It took Radcliffe nine years to make the transition from junior to senior World Cross Country Champion, winning the long-course title in Ostend in 2001. Kenenisa Bekele – Kenny to his friends – made it in 12 months. He made it a double, too, taking the senior short-course and long-course titles in his smooth thoroughbred stride at Leopardstown Racecourse on the outskirts of Dublin last year, a year after having won the junior race in Ostend. Radcliffe was a senior world champion at 27, Bekele at 19. The Ethiopian is 20 now and, judging by his imperious form yesterday, his heralding as "the next Haile Gebrselassie" might not be inflated by premature hyperbole.

He turned the showpiece men's 8.8km race into an exhibition in the park, making light of the heavy conditions and the high-class opposition. It was a measure of his performance that his principal rivals – Kenyans Sammy Kipketer, the Commonwealth 5,000m champion, and Paul Kosgei, the world half marathon champion – managed to stay in his slipstream for just two of the seven strength-sapping circuits. Bekele crossed the line looking as comfortable as he did at the start, finishing 15 seconds clear of Kipketer in 29min 12sec. Kosgei was a further eight seconds behind in third place.

Back home, on the roads of Addis Ababa, Bekele is taking driving lessons. On the international running circuit, he has long dispensed with the L-plates. "The conditions were no problem to me," he said. "It is not the first time I have run in snow. I am happy that I have won by such a big margin. It felt easy. I could have continued at the finish."

It was Bekele's third impressive win in three attempts on the European cross country circuit this winter, following equally emphatic successes at Oeiras in Portugal in November and in Brussels last month. He has not been beaten in a cross country race for 13 months, since he finished runner-up to Gebrselassie in Lefrinckoucke, France. He does have an Achilles' heel, though. An injury in that physical department kept him out for four months of the track season last summer. This year, after defending his long-course title at the World Cross Country Championships in Lausanne in March, his major aim is to make his mark on the track.

§ RECORDED DATA
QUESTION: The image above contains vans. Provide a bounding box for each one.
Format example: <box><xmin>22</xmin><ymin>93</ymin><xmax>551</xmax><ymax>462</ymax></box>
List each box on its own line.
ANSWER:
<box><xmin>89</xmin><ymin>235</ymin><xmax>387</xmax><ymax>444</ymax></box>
* * *
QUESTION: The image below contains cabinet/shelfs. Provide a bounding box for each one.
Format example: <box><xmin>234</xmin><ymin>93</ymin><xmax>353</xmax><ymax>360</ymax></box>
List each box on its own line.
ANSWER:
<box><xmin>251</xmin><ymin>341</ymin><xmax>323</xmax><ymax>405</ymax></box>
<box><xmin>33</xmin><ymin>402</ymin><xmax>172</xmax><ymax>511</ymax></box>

§ YOUR GOAL
Write out the entire passage about Kenenisa Bekele's cross country victory again, without changing a word.

§ SOLUTION TO THIS PROBLEM
It took Radcliffe nine years to make the transition from junior to senior World Cross Country Champion, winning the long-course title in Ostend in 2001. Kenenisa Bekele – Kenny to his friends – made it in 12 months. He made it a double, too, taking the senior short-course and long-course titles in his smooth thoroughbred stride at Leopardstown Racecourse on the outskirts of Dublin last year, a year after having won the junior race in Ostend. Radcliffe was a senior world champion at 27, Bekele at 19. The Ethiopian is 20 now and, judging by his imperious form yesterday, his heralding as "the next Haile Gebrselassie" might not be inflated by premature hyperbole.

He turned the showpiece men's 8.8km race into an exhibition in the park, making light of the heavy conditions and the high-class opposition. It was a measure of his performance that his principal rivals – Kenyans Sammy Kipketer, the Commonwealth 5,000m champion, and Paul Kosgei, the world half marathon champion – managed to stay in his slipstream for just two of the seven strength-sapping circuits. Bekele crossed the line looking as comfortable as he did at the start, finishing 15 seconds clear of Kipketer in 29min 12sec. Kosgei was a further eight seconds behind in third place.

Back home, on the roads of Addis Ababa, Bekele is taking driving lessons. On the international running circuit, he has long dispensed with the L-plates. "The conditions were no problem to me," he said. "It is not the first time I have run in snow. I am happy that I have won by such a big margin. It felt easy. I could have continued at the finish."

It was Bekele's third impressive win in three attempts on the European cross country circuit this winter, following equally emphatic successes at Oeiras in Portugal in November and in Brussels last month. He has not been beaten in a cross country race for 13 months, since he finished runner-up to Gebrselassie in Lefrinckoucke, France. He does have an Achilles' heel, though. An injury in that physical department kept him out for four months of the track season last summer. This year, after defending his long-course title at the World Cross Country Championships in Lausanne in March, his major aim is to make his mark on the track.